How to Mitigate AI Security Risks: A Complete Guide

How to Mitigate AI Security Risks: A Complete Guide

What are AI Security Risks?

The OWASP (Open Web Application Security Project), a non-profit AI trust risk and security management and other governments have detected certain security risks that may be associated with the Security Risks of AI. The usage of Generative AI has exploded manifold since its inception. The Gen AI security risks are higher since the usage of Generative AI will lower the bar of entry for being a hacker. They can program AI to perform malicious tasks and orchestrate cybersecurity attacks much more easily.

Protecto provides the state-of-the-art data pseudonymisation tactics. Generative AI security risks increase a lot when you use public LLMs such as ChatGPT or Gemini.

We know that the OWASP performs AI security risk assessments. From that, they’ve identified the 10 most probable security risks of AI. Learn more about those below.

Top 10 AI Security Risks

When it comes to Generative AI security risks, since it is relatively new, there is a lot of time. But, as time has passed, there have been workarounds around most of them. Some of the pressing risks of Generative AI are discussed below.

Inadequate AI Alignment

Since AI has no thoughts or emotions, they do not align with human values. Malicious users can exploit this by asking for ways to build a plastic explosive. Research points out that the most vulnerable languages with little to no supervision are the regional African languages such as Zulu.

Lack of Transparency

It goes without saying that most of us know that the processes of Generative AI are black boxes. However, the companies lack transparency in regard to data leaks or bugs. Lack of transparency also poses an AI security risk since users don’t know what to protect themselves from.

Protecto hosts the data in a privately and securely hosted SaaS server and associates them with tokens to tokenize the data and store these connections in a secure token vault to deal with Gen AI security risks.

Broken Authentication

Another glaring problem with AI Models is there needs to be more authentication for the models to view your data. This in turn makes it so that your data is compromised and you have no data privacy.

Protecto solves this problem by providing granular access to data. Only trusted and vetted people can access the AI Model and its training data.

Bias in AI algorithms

One of the major problems detected by AI trust risk and security management is the tenacity of AI Models to form data biases. These biases are extremely harmful as they may hamper the accuracy and predictions of the model.

Protecto uses synthetic data to populate all use cases to prevent bias in their AI models. Their novel idea to combine synthetic data with real data for training the AI model ensures almost 0 bias.

Misconfiguration in Security Measures

When the AI Models are left to themselves, they may start getting overloaded and start “hallucinating”. These hallucinations make the AI Models fail in detecting cybersecurity risks and making them more susceptible to cyber-attacks such as DoS, DDoS, ransomware and so on.

Improper Error Handling

Most errors and warnings are ignored. At some times, plugins are introduced to silence warnings purposefully. This has the adverse side effect of opening up vulnerabilities in the AI model which will slowly build up to a huge data security risk.

Unauthorised Leakage of Data

By storing data in less secure databases or by Prompt Injections, user’s PII (Personally Identifiable Information) will be inadvertently leaked.
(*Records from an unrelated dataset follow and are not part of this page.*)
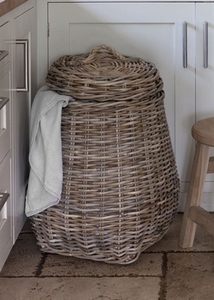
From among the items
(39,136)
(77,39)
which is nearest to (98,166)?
(39,136)

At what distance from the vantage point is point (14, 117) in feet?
7.38

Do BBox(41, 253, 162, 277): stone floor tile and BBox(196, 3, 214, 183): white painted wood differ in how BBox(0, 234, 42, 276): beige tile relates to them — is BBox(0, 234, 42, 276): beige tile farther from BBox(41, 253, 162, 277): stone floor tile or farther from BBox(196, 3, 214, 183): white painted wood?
BBox(196, 3, 214, 183): white painted wood

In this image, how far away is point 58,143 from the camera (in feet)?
7.44

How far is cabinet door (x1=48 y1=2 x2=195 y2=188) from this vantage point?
2.63 meters

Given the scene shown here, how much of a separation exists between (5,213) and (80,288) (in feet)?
1.09

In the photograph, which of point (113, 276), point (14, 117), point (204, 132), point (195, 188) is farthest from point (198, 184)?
point (14, 117)

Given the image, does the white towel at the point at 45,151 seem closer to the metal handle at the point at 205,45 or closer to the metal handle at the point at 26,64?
the metal handle at the point at 26,64

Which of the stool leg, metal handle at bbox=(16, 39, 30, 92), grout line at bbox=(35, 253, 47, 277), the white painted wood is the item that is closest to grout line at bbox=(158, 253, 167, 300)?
the stool leg

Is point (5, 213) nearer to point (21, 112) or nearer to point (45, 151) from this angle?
point (45, 151)

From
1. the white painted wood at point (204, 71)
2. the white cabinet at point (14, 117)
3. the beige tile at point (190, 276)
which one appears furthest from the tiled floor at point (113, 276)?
the white painted wood at point (204, 71)

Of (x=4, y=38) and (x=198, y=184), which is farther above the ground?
(x=4, y=38)

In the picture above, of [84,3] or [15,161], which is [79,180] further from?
[84,3]

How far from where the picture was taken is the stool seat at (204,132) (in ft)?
7.63

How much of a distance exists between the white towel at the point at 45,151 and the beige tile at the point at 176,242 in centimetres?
44
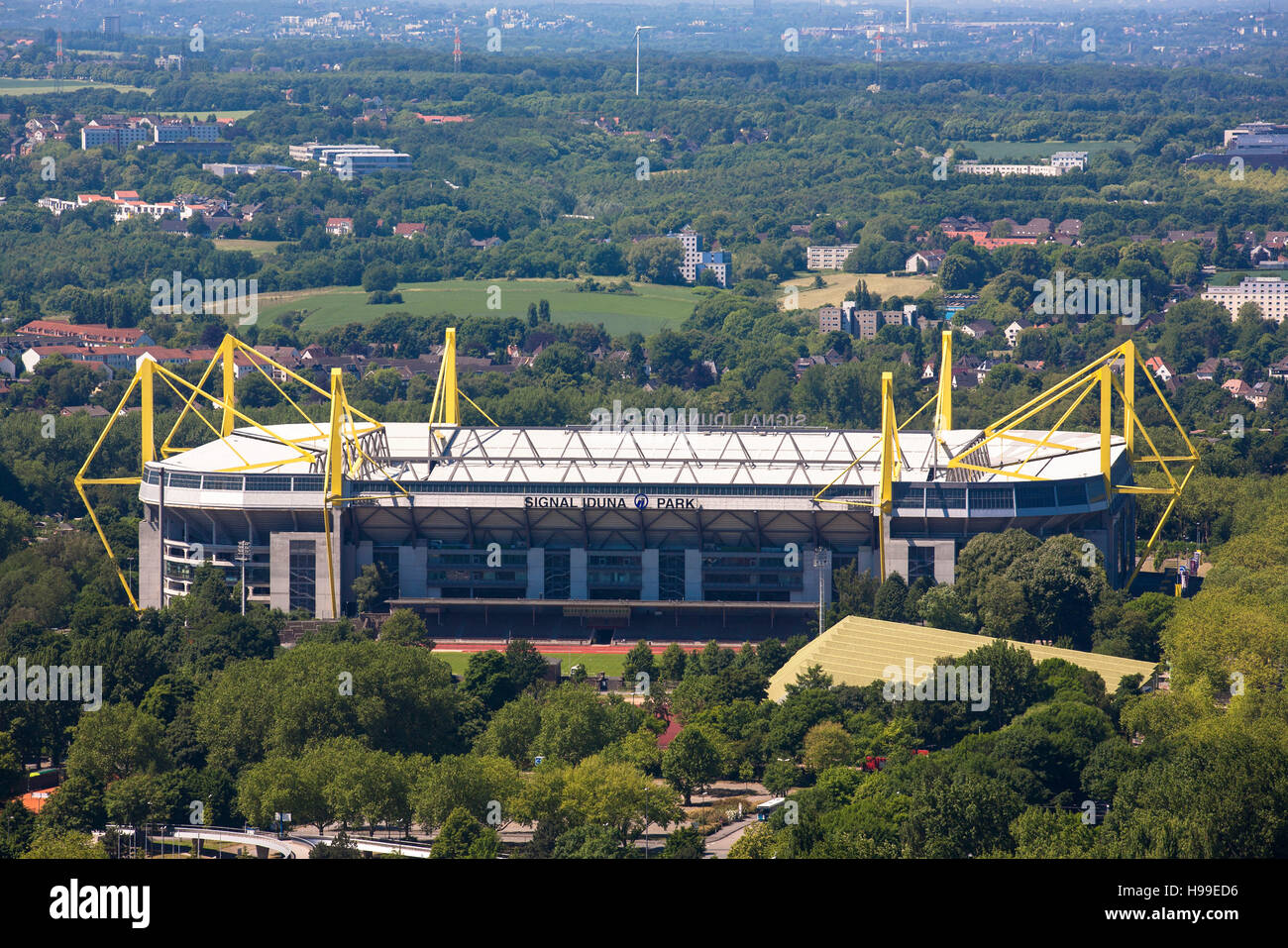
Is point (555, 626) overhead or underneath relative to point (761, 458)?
underneath

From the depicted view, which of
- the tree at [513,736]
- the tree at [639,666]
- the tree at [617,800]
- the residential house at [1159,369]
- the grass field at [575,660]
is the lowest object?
the residential house at [1159,369]

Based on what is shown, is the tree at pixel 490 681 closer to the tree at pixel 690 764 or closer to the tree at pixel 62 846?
the tree at pixel 690 764

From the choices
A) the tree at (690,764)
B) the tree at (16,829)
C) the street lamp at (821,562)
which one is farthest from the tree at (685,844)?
the street lamp at (821,562)

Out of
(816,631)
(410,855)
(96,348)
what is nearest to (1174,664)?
(816,631)

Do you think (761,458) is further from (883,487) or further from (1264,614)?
(1264,614)

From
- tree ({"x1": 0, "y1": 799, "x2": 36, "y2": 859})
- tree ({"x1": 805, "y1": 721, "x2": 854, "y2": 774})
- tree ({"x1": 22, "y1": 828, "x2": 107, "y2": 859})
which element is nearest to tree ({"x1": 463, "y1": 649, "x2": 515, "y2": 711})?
tree ({"x1": 805, "y1": 721, "x2": 854, "y2": 774})

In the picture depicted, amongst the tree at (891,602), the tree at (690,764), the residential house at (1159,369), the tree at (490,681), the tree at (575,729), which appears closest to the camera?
the tree at (690,764)
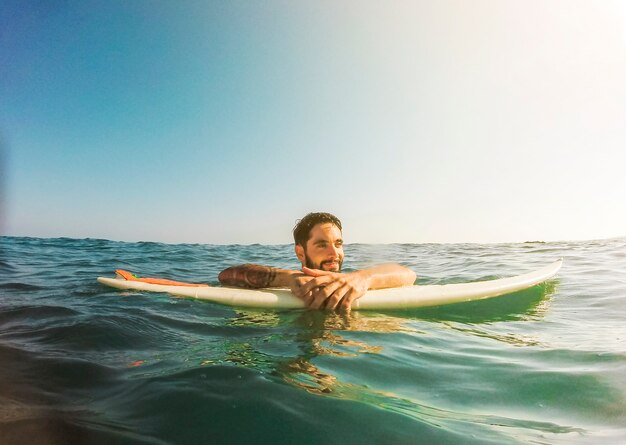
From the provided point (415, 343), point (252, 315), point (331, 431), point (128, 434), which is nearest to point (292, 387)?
point (331, 431)

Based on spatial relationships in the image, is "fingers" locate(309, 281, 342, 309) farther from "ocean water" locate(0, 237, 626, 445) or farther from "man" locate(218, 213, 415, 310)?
"ocean water" locate(0, 237, 626, 445)

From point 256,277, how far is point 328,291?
128 cm

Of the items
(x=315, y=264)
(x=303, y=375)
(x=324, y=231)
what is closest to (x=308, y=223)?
(x=324, y=231)

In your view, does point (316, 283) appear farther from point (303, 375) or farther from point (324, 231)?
point (303, 375)

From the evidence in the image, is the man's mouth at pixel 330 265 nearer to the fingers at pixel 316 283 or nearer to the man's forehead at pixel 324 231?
the man's forehead at pixel 324 231

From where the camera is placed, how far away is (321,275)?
4137 millimetres

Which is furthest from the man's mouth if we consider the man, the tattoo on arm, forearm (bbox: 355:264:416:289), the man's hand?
the man's hand

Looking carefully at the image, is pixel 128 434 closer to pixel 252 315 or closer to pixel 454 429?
pixel 454 429

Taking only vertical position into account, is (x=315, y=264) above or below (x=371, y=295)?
above

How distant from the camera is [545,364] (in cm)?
278

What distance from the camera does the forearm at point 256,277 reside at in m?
4.89

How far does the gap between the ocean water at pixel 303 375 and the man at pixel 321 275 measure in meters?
0.23

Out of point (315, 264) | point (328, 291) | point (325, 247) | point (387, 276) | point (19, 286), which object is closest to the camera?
point (328, 291)

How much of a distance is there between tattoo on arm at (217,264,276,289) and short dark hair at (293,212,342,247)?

This causes huge security breaches and loss of the users’ trust due to these security risks of AI.

Data Privacy

When using Generative AI, due to their proclivity to bug up and release private information about users, they compromise the user’s data privacy. Once their data is fed to the LLM, it is next to impossible to remove this data.

Protecto prevents this by tokenizing all your sensitive data in the cloud before feeding it to LLMs. In this way, the LLMs never get your PII. This retains your data security in cyberspace.

SSRF Vulnerabilities

Since Generative AI models are relatively new, they are not well-versed in tracking and validating every IP address. This makes it susceptible to SSRF (Server-Side Request Forgery) where a malicious user can make requests and send responses to unknown locations.

This is an extremely dangerous combination with IP Spoofing where the attacker disguises their IP Address as their victim’s IP and make requests to the AI Models.

Input Manipulation

In the case of an unauthorised data leak, the defining features used by the model can be found. With this, they can make false inputs which in turn will make the model provide inaccurate outputs.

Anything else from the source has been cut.